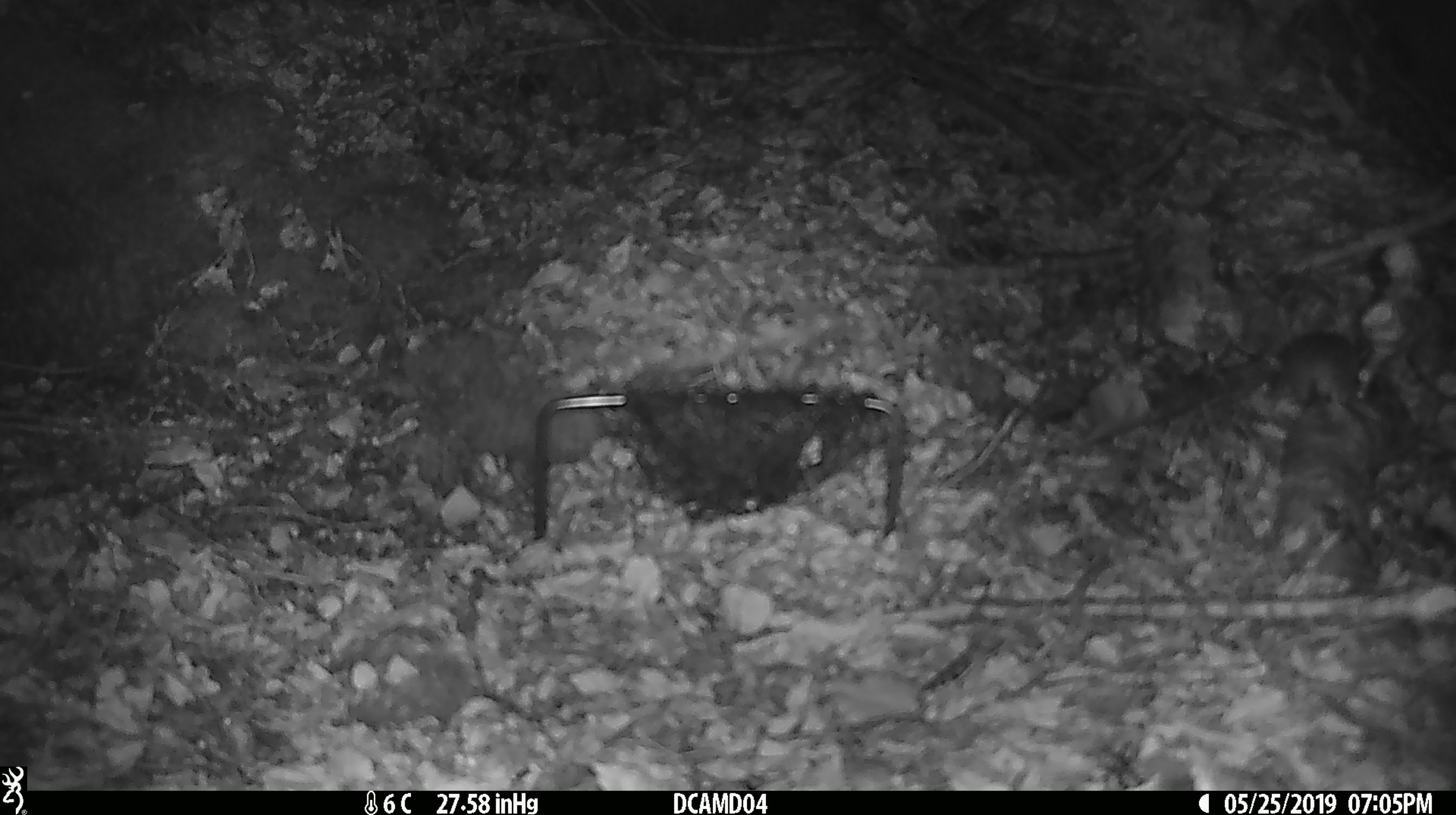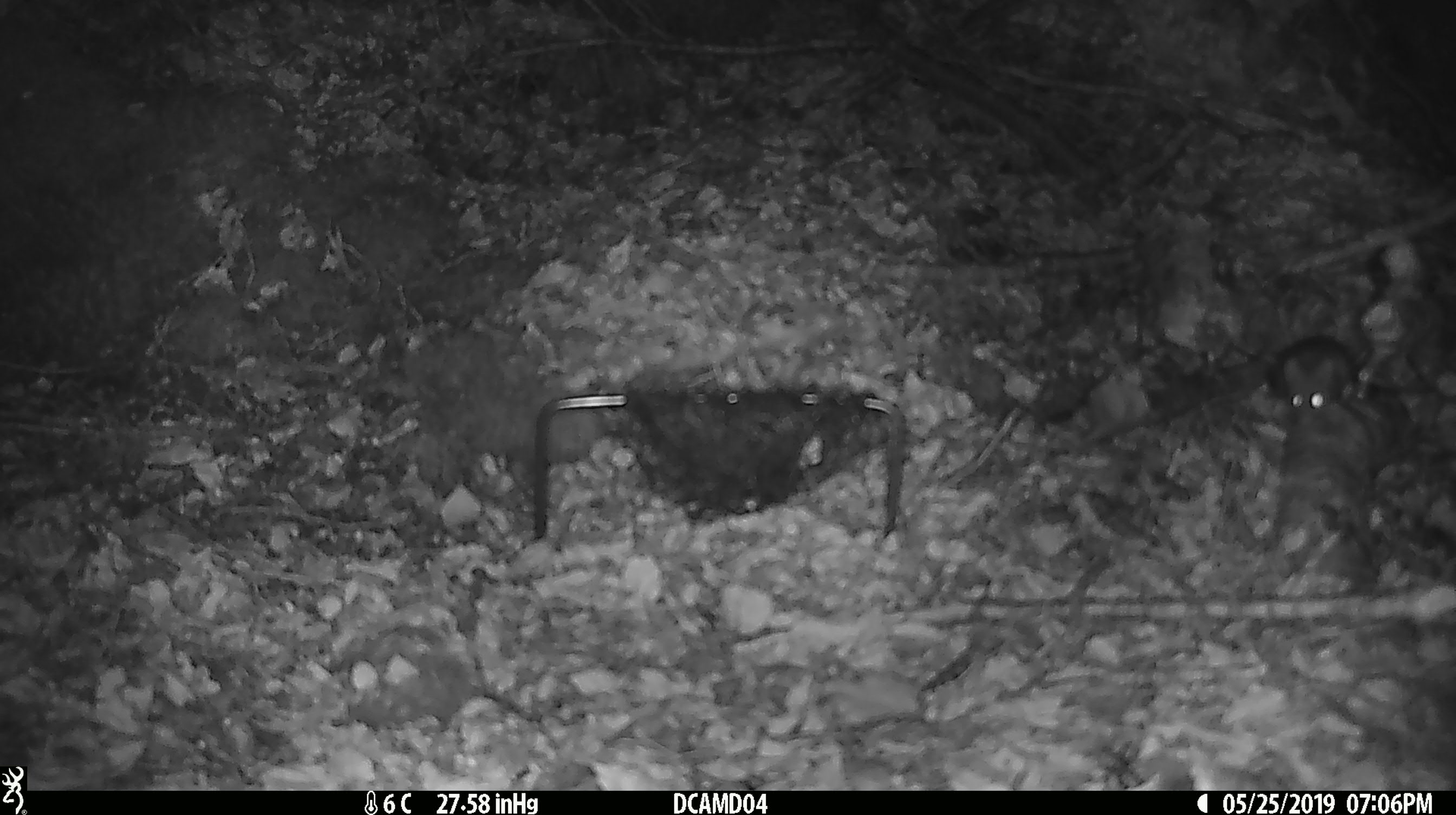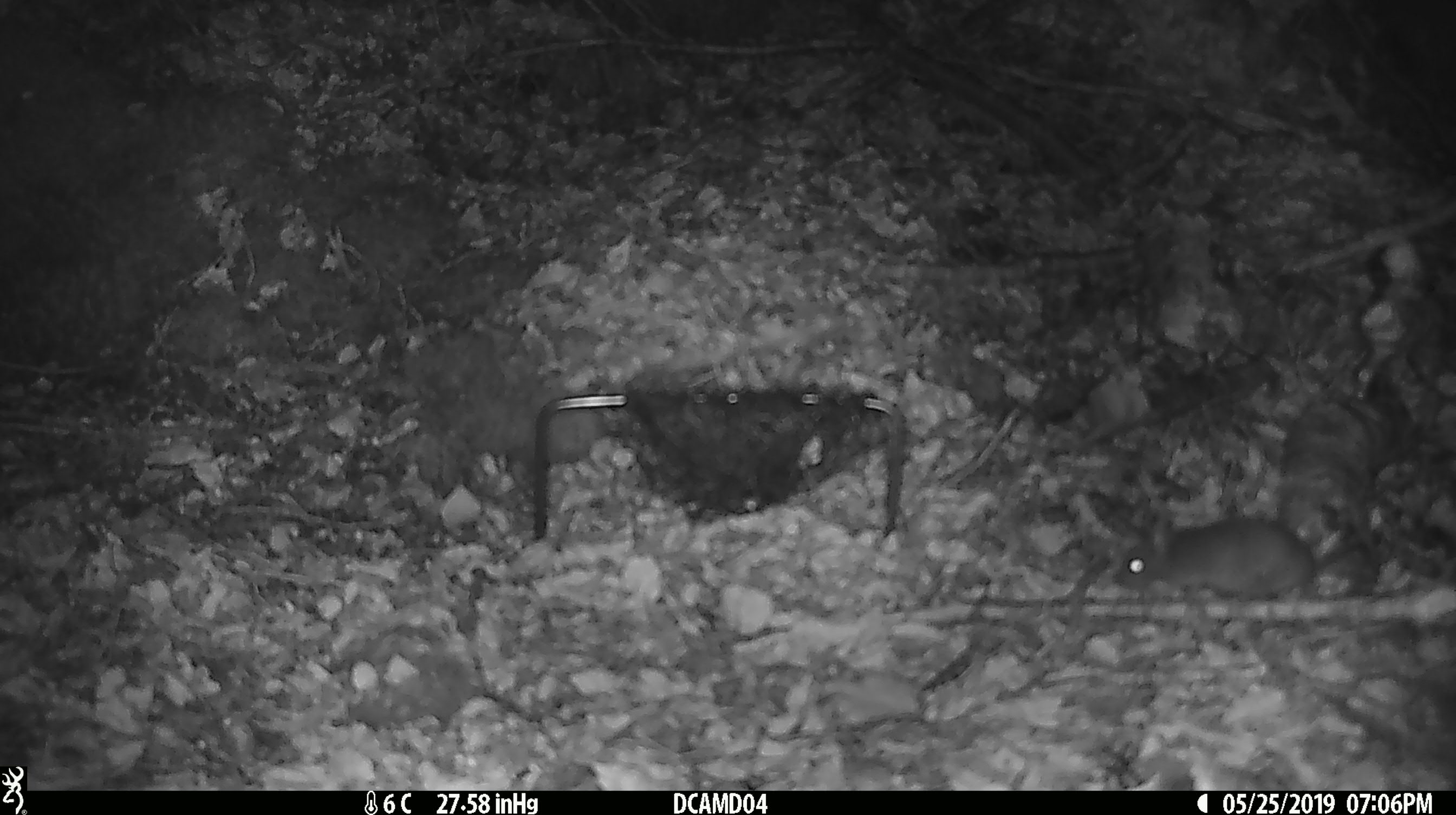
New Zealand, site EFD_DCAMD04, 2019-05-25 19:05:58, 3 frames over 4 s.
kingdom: Animalia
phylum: Chordata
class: Mammalia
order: Rodentia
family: Muridae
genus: Mus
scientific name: Mus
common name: mouse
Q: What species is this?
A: Mouse (Mus).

= = = =

• _Work order_: Repeat each line above exactly as it reads, omitting any pictures.

• _Response_:
New Zealand, site EFD_DCAMD04, 2019-05-25 19:05:58, 3 frames over 4 s.
kingdom: Animalia
phylum: Chordata
class: Mammalia
order: Rodentia
family: Muridae
genus: Mus
scientific name: Mus
common name: mouse
Q: What species is this?
A: Mouse (Mus).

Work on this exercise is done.